Postby Drongoman » Apr 23rd, 2012, 9:24 am

grammafreddy wrote:
Yeah, I know ... but I was wondering about anti-Caucasian racism ... and where it fit in the HRT.


There is no fit. Caucasians don't fit into an "identifiable" group normally targeted for "hate" per their standards. A few years ago a Caucasian guy in Quebec tried to report an Imam, who was spouting actual hatred, not the fake kind that the HRC loves, and they wouldn't accept the case. The federal HRC has been busted several times on "white power" websites impersonating white racists in an effort to build the myth that hatred among Caucasians is "rampant", then when they are caught, they deny deny deny. You can bet there were a ton of bureaucrats just sitting around and hoping that Carole James would get elected in 2009 so her "hate" hotline would be put in place. Now they are no doubt salivating at how crazy the "anti-hate" spending is going to get in BC with Mr. Social Justice about to take over next year. It's a giant racket, but most state-funded bureaucracies are.
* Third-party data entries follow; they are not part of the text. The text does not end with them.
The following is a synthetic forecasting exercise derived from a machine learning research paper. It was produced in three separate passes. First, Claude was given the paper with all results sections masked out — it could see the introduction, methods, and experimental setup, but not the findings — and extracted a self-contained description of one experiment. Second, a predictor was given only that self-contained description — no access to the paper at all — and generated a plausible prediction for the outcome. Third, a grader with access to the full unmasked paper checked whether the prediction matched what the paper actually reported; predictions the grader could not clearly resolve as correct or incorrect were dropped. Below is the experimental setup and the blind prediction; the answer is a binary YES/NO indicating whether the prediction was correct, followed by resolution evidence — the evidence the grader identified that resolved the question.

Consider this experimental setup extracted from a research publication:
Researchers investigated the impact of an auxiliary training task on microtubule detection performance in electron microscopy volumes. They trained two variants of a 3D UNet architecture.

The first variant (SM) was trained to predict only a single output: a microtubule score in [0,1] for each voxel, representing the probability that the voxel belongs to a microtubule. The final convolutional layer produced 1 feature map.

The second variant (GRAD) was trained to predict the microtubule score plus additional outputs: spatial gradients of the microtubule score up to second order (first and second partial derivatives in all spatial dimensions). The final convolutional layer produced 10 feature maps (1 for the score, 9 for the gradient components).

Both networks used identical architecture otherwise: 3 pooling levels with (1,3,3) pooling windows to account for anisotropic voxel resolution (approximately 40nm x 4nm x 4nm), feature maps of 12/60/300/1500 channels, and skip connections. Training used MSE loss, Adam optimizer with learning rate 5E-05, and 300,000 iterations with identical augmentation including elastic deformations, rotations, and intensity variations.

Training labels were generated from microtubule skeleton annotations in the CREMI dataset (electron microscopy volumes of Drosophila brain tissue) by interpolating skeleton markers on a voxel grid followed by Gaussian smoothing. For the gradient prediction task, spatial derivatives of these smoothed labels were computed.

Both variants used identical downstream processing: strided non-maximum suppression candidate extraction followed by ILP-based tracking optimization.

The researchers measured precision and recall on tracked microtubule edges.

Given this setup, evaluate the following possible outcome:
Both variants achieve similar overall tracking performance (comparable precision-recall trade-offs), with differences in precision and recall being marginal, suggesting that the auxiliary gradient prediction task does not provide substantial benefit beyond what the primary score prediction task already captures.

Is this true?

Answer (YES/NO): NO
http://pointdebasculecanada.ca/index.ph ... Itemid=102

CONCLUSION
•If you belong to a minority, you can with impunity propagate hatred and contempt against the majority. You are not held to the same standards of tolerance, respect and civility as the majority. Equality under the law, according to the Commission, does not exist anymore.
•If you belong to a religious minority, you can with impunity propagate a supremacist ideology that also condones the extermination of other minorities, and of the majority, if this is the doctrine of your religion.
•If you belong to the majority and you expose the supremacist, totalitarian and anti-democratic ideology propagated by a minority, you risk being sued.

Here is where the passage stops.